With her colorful family history more than a century old and threatening to fade away like much of small-town history, the author of this book offers a brief biography for each of her aunts, her mother, her grandparents, and extended family in the form of vignettes and snapshots. Each of these stories details a moment in life either important or emblematic of a big family living in a rural part of Connecticut that remains sparsely populated to this day. Each of the Harding sisters has significant details of her life recorded here: marriages, children, dominant character traits, and a funny anecdote or two to complete the picture.
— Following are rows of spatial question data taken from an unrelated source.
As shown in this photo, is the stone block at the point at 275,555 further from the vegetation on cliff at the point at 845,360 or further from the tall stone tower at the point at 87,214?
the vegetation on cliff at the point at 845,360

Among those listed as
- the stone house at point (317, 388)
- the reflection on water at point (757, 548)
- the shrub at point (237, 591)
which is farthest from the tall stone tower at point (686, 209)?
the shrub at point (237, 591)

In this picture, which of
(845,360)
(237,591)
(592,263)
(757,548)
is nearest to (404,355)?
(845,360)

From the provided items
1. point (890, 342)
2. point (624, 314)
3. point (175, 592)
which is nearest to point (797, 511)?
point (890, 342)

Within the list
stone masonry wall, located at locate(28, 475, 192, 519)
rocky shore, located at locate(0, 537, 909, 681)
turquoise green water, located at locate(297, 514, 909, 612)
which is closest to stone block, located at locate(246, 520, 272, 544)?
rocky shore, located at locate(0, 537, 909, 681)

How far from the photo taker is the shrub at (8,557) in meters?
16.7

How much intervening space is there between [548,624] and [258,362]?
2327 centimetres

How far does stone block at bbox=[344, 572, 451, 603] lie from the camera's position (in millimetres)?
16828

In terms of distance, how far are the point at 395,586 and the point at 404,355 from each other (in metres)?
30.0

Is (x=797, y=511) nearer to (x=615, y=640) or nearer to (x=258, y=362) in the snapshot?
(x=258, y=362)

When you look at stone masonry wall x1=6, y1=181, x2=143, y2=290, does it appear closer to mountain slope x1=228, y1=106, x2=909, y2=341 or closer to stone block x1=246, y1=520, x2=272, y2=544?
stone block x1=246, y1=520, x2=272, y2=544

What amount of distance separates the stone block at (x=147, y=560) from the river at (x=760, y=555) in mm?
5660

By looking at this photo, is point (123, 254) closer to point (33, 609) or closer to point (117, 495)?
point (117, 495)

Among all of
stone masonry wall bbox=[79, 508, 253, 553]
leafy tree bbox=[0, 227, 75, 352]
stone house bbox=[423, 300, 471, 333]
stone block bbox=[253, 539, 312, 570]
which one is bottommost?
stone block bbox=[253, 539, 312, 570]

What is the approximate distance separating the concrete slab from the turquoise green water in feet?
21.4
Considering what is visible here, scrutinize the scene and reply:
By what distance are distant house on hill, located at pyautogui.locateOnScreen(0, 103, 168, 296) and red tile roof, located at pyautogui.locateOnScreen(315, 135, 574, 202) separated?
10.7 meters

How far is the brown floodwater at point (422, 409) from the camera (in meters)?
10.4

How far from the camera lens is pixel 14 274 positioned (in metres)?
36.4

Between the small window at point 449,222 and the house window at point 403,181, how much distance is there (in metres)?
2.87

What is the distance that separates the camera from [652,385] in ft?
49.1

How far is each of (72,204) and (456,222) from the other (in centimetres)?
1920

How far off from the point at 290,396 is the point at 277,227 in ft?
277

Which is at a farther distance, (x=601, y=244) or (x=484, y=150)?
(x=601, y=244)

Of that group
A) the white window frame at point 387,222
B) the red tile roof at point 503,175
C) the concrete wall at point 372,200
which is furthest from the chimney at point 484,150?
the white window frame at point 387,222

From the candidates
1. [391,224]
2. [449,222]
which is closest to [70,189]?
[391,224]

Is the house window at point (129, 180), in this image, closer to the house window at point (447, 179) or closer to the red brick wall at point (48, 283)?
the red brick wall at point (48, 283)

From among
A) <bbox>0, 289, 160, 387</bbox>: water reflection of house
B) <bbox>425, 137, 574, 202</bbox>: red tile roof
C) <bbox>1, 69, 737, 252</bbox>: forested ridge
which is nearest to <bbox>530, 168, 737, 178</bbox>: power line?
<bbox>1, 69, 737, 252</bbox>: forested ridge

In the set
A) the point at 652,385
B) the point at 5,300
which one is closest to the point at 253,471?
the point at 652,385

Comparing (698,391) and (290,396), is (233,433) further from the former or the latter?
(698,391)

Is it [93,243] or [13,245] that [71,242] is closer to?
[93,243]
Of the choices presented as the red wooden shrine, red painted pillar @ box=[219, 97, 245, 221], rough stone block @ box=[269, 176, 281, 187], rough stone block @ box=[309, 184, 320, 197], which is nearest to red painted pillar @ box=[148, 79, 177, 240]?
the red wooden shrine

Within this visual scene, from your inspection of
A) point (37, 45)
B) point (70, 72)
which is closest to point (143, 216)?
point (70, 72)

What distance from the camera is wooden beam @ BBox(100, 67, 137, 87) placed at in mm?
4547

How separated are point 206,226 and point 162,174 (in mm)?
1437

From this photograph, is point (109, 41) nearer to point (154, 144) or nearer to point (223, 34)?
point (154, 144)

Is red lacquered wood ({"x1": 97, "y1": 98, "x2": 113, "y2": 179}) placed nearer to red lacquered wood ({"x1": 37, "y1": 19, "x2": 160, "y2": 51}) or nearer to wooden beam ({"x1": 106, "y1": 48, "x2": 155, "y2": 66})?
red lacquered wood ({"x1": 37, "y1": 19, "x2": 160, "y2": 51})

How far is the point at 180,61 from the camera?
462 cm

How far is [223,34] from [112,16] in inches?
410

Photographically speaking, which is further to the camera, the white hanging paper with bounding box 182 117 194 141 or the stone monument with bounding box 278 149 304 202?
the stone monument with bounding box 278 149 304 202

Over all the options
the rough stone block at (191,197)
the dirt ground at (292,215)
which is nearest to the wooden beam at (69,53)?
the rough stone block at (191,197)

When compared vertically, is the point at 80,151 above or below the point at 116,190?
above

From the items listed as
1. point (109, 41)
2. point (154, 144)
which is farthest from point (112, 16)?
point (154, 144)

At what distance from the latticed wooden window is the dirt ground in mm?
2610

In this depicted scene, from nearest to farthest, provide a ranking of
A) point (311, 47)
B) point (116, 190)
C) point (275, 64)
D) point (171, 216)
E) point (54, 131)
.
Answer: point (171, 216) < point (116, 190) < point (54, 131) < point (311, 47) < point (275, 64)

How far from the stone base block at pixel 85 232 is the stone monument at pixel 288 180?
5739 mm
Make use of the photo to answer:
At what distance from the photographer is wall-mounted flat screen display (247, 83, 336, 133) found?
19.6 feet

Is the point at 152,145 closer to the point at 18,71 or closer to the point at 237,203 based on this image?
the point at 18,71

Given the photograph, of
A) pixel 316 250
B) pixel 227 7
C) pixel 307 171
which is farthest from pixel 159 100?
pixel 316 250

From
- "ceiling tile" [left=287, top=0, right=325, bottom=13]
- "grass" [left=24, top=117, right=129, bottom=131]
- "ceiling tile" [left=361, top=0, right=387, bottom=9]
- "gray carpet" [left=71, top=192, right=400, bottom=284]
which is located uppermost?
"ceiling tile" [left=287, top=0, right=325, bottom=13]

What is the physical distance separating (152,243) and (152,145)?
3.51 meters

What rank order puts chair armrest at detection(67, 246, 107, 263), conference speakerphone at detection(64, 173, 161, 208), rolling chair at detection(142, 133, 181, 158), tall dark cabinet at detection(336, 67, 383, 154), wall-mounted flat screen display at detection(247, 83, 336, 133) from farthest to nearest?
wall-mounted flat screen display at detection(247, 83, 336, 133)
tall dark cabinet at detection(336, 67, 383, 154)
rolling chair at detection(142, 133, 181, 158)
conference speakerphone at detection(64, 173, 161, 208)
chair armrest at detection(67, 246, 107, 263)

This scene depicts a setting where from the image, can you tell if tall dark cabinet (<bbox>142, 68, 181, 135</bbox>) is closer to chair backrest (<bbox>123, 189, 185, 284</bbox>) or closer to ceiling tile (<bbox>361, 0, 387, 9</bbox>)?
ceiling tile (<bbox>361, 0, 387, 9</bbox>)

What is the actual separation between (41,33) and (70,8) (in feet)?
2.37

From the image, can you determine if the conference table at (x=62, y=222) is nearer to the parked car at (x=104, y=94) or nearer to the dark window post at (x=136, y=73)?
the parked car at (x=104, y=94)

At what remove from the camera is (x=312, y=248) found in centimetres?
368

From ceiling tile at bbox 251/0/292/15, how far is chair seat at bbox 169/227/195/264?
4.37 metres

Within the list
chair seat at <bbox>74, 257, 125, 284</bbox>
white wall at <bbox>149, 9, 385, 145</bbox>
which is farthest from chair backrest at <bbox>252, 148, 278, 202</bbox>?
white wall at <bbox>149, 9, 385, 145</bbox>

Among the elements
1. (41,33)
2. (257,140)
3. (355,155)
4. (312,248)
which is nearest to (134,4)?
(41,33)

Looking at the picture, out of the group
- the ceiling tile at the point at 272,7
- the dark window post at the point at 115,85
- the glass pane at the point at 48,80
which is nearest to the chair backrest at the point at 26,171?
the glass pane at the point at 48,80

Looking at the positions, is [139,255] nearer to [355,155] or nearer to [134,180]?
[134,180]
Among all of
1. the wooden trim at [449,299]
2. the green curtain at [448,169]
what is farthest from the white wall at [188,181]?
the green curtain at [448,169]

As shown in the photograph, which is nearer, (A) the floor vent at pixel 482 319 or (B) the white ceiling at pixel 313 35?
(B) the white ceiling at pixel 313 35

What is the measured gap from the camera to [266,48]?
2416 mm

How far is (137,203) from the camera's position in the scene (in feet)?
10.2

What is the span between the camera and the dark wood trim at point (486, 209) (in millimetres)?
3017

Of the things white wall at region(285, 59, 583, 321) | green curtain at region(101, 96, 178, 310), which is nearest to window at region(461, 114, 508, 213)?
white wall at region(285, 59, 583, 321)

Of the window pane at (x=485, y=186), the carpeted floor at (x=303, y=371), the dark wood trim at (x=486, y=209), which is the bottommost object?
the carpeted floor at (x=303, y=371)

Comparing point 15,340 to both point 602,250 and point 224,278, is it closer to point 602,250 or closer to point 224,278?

All of this is told through the family’s primary hobby of gossip, personal recollection, or occasionally the inclusion of newspaper quotes both from the author’s childhood pen or from the official press.
In each chapter, memories are shared and captured on the page, whether about specific members of the Harding family or just about life in the Lyme area—from festivals and snowy winters to church events and local family traditions. The author blends her personal perspective with the story she inherited from the conversations of her relatives. Being a family story, the details often get personal, and nothing less should be expected from a document that seeks to capture the dynamic of familial relations either by blood or by adoption. Complete with many family photos, this book serves to capture the Harding legacy for any interested reader as well as providing a glimpse of how much life has changed in just over a century.
This book resides in an interesting middle ground. It is most certainly a biography, but because of the author’s role in the family and her firsthand accounts, it can, at times, be told from a first-person perspective. Often the author’s nostalgia for simpler times shines on the page, drawing readers in with fascination as tales of telephone party lines and trips to the city fair come to life in vivid detail and description. As outlined in her introduction, Plimpton’s mother was perfectly suited for the task of writing this book as an author, historian, and genealogist, but left this story in her daughter’s hands to tell, and that urgency and necessity is apparent by the meticulous nature of the text.
In addition to a semi-chronological storytelling format, certain chapters are dedicated to genealogical tasks: compiling marriage announcements and obituaries, outlining generations, and preserving official records. Even though there are generations of family members and marriages recorded, the book chooses the single generation full of Harding women as its primary topic of focus and sticks to it, profiling and chronicling each of the women in a thorough but not long-winded manner. Genealogy buffs will find a lot of inspiration in this style: compiling all of the data but joining it to personal stories and emotional details that give each chapter a sense of life and vibrancy. Although at its heart this is one family’s story, the author’s book holds historical and cultural significance for all readers and provides a shining example of how family history can be more than just charts, scrapbooks, and newspaper articles.